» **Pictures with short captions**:
Content starts

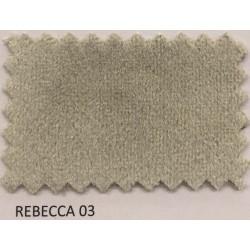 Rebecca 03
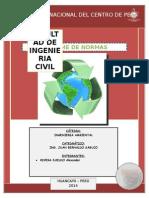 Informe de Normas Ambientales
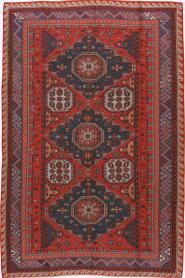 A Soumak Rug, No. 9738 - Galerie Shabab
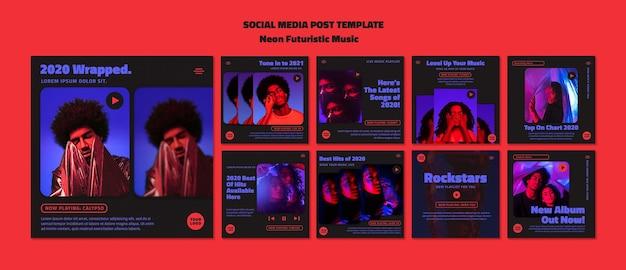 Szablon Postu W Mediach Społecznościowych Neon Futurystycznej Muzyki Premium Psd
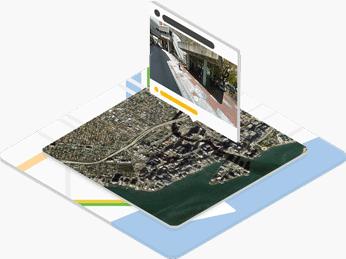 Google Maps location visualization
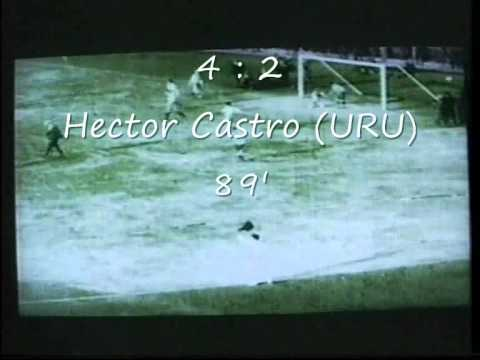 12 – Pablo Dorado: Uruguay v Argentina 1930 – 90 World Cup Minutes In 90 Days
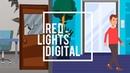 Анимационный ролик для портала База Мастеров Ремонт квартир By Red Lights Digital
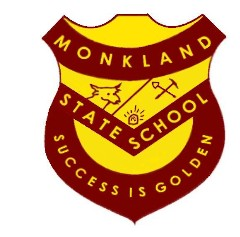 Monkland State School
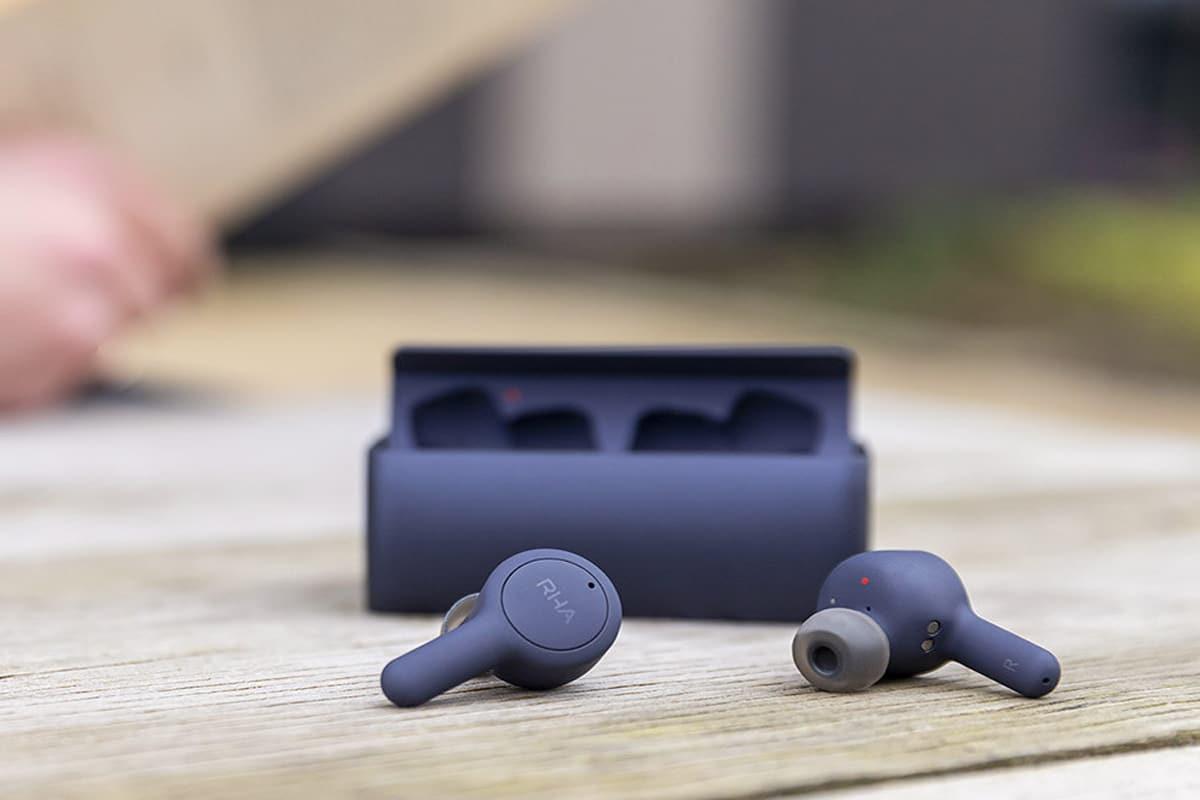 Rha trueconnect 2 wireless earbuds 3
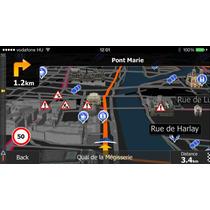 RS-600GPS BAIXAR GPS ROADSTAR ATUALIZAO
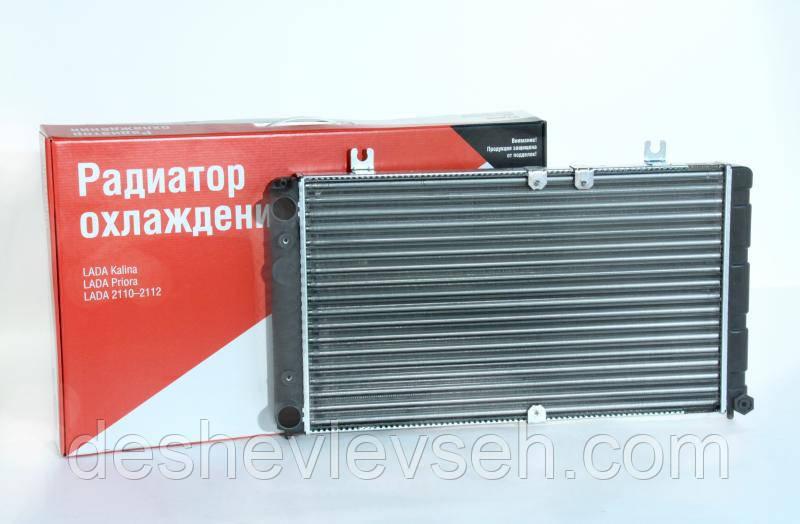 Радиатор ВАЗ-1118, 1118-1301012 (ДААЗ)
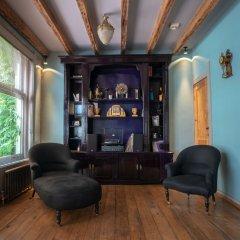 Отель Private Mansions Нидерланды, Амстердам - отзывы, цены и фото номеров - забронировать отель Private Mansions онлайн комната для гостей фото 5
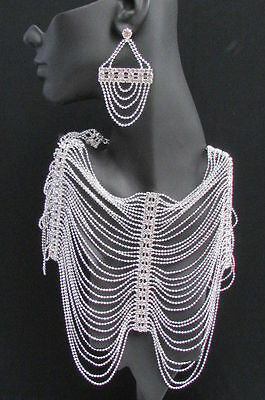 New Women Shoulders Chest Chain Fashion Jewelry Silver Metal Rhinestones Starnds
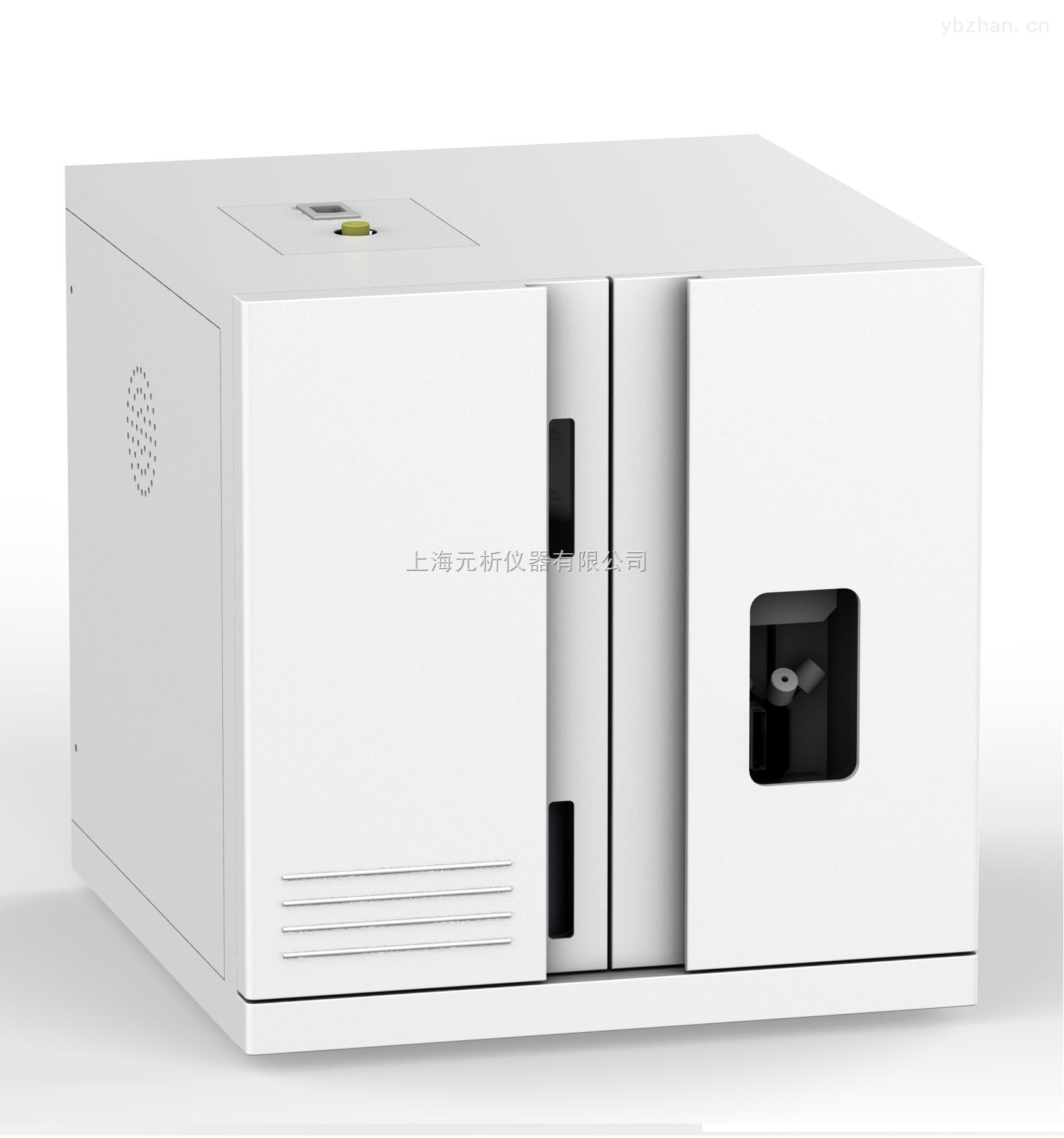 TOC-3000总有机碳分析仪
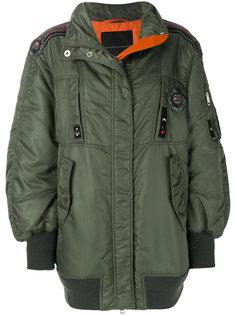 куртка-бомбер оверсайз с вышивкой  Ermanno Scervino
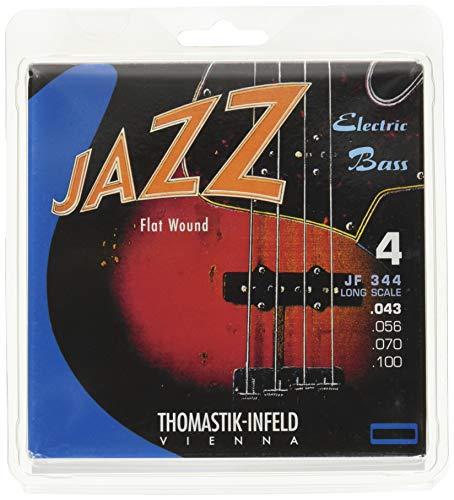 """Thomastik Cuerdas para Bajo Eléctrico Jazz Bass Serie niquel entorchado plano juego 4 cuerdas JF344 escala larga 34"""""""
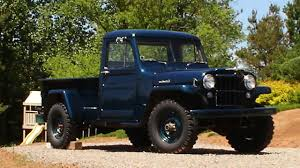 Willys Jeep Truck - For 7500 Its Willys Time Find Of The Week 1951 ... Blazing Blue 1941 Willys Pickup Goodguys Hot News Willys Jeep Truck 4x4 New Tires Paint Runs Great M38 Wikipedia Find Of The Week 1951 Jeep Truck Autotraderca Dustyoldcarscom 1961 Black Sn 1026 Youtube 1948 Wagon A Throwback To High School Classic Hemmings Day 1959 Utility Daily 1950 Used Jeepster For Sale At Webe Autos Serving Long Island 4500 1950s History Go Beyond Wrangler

Content ends

» **Brief**: An exact copy of the lines above, from the first through the line that holds "Радиатор ВАЗ-1118, 1118-1301012 (ДААЗ)", is what is needed; leave the pictures out.

» **Task response**:
 Rebecca 03
 Informe de Normas Ambientales
 A Soumak Rug, No. 9738 - Galerie Shabab
 Szablon Postu W Mediach Społecznościowych Neon Futurystycznej Muzyki Premium Psd
 Google Maps location visualization
 12 – Pablo Dorado: Uruguay v Argentina 1930 – 90 World Cup Minutes In 90 Days
 Анимационный ролик для портала База Мастеров Ремонт квартир By Red Lights Digital
 Monkland State School
 Rha trueconnect 2 wireless earbuds 3
 RS-600GPS BAIXAR GPS ROADSTAR ATUALIZAO
 Радиатор ВАЗ-1118, 1118-1301012 (ДААЗ)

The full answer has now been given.